“When I was a kid I could draw. I was a great artist, but when I hit puberty I lost the ability to draw. To this day, I don’t understand what happened. It’s unexplainable. My next creative outlet became music. I always wanted to score a film. While I was still playing in the NFL, I wrote a film script mainly because I wanted to score it, but the problem became apparent that I didn’t know how to write sheet music for other musicians to play. That was a bit of a ‘Debbie Downer.’
Fortunately, I had the opportunity to be on a film set in Hollywood and I was blown away. From that moment I switched my focus towards writing books, movies and shows. My kids control the TV in our house. Young people see, hear, and watch so much content. They are inundated with it all the time. A 12-year-old can tell you what's going to happen before it even occurs. They’re great at predicting storylines. I realized early on that if I wanted to create content for youth, I had to be smarter than a seventh-grader. It’s something I’m constantly fighting. I enjoy the challenge of breaking their hearts and then mending them back together through storytelling.

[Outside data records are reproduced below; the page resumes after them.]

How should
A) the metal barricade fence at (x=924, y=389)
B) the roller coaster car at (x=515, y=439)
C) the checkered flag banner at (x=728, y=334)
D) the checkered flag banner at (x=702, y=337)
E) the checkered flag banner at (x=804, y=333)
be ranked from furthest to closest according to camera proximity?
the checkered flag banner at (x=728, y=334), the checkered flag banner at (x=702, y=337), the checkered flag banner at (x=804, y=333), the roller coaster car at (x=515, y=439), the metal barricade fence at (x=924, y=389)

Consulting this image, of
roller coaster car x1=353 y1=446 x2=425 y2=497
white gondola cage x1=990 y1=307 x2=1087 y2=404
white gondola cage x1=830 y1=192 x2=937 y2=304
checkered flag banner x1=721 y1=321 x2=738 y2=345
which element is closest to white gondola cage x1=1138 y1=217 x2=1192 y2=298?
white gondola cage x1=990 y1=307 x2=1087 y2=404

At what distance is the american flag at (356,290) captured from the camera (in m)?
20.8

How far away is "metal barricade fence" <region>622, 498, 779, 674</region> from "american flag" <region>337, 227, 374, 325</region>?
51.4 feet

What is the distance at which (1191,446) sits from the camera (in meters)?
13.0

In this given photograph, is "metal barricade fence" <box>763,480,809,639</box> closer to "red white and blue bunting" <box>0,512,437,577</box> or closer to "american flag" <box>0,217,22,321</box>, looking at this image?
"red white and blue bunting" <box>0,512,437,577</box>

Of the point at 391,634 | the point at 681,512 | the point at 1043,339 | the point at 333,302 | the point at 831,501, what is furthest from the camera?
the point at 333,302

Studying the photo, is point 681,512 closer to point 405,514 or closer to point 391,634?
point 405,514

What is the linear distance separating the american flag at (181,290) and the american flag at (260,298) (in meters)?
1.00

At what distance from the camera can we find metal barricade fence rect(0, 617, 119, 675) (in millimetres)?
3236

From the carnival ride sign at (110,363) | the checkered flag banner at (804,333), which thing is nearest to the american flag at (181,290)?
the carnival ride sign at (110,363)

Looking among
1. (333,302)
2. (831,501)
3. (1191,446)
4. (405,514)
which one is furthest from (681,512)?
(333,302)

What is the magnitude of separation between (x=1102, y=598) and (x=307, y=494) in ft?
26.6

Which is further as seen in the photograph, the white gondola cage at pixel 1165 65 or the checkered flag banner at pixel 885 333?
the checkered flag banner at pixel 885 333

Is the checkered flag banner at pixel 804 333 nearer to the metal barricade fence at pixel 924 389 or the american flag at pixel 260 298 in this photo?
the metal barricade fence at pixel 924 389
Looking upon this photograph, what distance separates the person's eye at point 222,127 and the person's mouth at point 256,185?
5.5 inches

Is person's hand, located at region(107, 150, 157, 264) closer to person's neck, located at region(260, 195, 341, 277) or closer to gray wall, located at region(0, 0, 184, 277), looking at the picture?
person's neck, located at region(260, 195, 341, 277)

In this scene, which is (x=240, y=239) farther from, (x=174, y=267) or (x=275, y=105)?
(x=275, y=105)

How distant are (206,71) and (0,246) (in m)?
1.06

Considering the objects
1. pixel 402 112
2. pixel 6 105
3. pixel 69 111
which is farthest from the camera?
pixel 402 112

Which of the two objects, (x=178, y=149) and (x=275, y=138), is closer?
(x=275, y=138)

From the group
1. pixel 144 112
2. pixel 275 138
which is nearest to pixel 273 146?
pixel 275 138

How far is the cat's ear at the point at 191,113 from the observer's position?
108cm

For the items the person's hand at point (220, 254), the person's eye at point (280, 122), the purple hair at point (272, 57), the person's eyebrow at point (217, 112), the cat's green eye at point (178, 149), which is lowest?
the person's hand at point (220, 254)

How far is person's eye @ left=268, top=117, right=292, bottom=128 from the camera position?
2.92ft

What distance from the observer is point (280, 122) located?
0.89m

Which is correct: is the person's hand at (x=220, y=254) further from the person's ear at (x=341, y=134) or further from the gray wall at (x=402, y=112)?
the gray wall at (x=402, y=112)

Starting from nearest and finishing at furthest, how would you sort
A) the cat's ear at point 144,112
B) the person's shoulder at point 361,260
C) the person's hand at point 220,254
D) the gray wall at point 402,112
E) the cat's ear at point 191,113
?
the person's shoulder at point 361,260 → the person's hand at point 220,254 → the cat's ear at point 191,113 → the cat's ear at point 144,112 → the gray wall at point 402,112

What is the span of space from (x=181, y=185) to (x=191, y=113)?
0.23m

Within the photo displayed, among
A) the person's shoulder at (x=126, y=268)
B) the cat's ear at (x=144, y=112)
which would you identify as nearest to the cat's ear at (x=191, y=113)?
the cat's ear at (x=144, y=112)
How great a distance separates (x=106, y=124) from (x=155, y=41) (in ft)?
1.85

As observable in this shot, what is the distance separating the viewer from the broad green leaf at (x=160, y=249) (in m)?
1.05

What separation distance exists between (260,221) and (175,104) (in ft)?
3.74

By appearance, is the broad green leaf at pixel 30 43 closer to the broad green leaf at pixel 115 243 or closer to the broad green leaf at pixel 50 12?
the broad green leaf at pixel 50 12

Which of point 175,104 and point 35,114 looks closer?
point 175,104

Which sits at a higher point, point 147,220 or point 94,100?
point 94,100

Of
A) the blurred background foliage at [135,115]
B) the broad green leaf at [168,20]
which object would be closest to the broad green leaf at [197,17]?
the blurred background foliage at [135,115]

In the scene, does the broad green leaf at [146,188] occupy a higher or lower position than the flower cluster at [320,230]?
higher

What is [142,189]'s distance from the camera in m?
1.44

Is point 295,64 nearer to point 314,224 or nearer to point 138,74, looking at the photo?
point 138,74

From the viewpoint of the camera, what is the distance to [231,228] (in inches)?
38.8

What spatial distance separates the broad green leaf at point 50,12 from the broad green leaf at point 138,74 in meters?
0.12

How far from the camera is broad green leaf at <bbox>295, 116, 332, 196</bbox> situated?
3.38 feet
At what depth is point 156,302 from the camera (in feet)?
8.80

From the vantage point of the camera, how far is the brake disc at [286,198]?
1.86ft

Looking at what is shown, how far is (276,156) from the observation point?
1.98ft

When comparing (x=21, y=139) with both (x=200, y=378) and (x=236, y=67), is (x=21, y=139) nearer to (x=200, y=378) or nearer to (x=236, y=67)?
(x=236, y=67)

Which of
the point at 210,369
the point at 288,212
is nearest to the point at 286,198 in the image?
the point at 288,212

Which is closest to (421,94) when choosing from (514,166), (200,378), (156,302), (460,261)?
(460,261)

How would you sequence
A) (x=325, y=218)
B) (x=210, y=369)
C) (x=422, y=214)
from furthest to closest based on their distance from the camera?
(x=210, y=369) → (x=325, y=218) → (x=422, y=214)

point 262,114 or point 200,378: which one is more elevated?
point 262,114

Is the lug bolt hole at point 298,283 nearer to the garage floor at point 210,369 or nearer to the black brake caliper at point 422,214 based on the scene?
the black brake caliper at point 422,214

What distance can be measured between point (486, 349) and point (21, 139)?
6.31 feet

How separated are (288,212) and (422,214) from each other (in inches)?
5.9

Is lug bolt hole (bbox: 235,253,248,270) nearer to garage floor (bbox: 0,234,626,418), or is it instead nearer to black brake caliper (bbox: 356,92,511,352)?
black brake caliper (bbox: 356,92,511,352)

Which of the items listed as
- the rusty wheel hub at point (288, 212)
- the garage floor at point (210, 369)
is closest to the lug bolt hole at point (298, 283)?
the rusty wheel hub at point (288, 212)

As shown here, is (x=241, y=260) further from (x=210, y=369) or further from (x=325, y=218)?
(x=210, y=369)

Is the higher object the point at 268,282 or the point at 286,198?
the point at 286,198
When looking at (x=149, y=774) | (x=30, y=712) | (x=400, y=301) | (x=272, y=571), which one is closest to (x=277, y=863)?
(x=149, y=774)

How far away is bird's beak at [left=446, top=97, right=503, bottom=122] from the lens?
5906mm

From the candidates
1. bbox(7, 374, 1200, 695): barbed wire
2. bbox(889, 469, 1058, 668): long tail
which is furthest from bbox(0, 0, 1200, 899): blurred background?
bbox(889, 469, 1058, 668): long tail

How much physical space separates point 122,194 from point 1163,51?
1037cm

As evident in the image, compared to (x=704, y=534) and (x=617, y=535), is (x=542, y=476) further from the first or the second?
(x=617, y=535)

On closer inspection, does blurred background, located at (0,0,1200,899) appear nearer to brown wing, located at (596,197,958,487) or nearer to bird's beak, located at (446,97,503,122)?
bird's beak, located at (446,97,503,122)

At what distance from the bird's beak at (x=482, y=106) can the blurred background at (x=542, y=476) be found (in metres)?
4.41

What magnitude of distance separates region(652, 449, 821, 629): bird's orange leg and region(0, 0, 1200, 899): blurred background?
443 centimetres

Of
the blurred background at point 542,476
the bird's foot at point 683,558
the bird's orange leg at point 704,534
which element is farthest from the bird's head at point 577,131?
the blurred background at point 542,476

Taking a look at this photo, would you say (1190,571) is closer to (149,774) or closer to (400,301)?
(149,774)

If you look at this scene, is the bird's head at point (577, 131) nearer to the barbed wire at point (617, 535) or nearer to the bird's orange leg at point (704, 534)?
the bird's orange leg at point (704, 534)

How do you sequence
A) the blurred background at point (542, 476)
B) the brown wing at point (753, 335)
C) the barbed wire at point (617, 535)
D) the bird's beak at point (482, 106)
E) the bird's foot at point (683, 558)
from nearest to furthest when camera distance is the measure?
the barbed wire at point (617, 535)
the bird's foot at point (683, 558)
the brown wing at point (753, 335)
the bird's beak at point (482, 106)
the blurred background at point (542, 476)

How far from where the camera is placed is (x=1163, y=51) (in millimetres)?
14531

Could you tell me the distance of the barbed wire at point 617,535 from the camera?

One year after I retired from the NFL, my first “Kulipari” book was released. Eventually, the book series got picked up by Netflix. My plan was to move to Hollywood since I was already a produced-creator. There were a lot of possibilities and connections to be made out west. My son had already been accepted to a school in Studio City and our Baltimore house had already sold. Shortly before my family made the move, I had the opportunity to meet with some investors in Baltimore about starting an animation studio here. I figured if I couldn’t raise the money for the studio, no big deal, because I already had a plan in place out west. It turns out that the investors said ‘yes’ so I decided to stay in Baltimore and build The Outlook Company, my animation studio here.
I looked everywhere in Baltimore for the perfect studio space. I ended up checking out an old vacant building in East Baltimore. What’s cool about East Baltimore is that it’s changing and being revitalized. The first time I saw the building there were no windows, scaffolding was being used as stairs, and there were birds everywhere. I didn’t care. I had a vision for the space the second I saw it. The potential was very clear. We were the first people in the building so we were able to get creative with the design. I think our 3D animation layout is one of the nicest work spaces in Baltimore.
In the beginning, I had concerns about attracting the right talent so I spoke to the president of Maryland Institute College of Art, MICA. He assured me that it would not be a problem. As it turns out, he was right; the skill level right out of college is much higher here than I understood. We also employ a lot of people who are self-taught.
I’m all about giving people a chance. The majority of people working at The Outlook Company have never worked at the professional level. There is just such a ‘want to’ mindset here in Baltimore that I believe growth comes with the right leadership. What we do is provide a map for our employees so they can use their skills and connect the dots to grow together as a team.
Everything has become very real, very fast. We are the only company that offers what we do in animation between Baltimore and New York. We are in a part of the country that has never done this before so we have a whole lot of talent that is very under-represented. The only way we are going to get there is by giving our workers a chance. Baltimore isn’t a place that historically produces Hollywood-style movies, but the people who come out of the woodwork and want to help is staggering. You know you have a good problem when some of your employees start getting poached by companies in LA. We are living in a creator economy, and we are definitely not on our own here. I used to hear this all of the time, ‘Hey, are you coming to LA next?’ My answer is, ‘Planes fly east. You can come here.’ You’ve got to plant the flag, and we’ve planted a flag. You’d be surprised how people rally around this company. I think the big attraction in Baltimore is that it’s a field of dreams. If you’re thinking about coming here, you will find more support than anywhere else because the ‘want to’ is so high. This city is always looking for the next great thing.”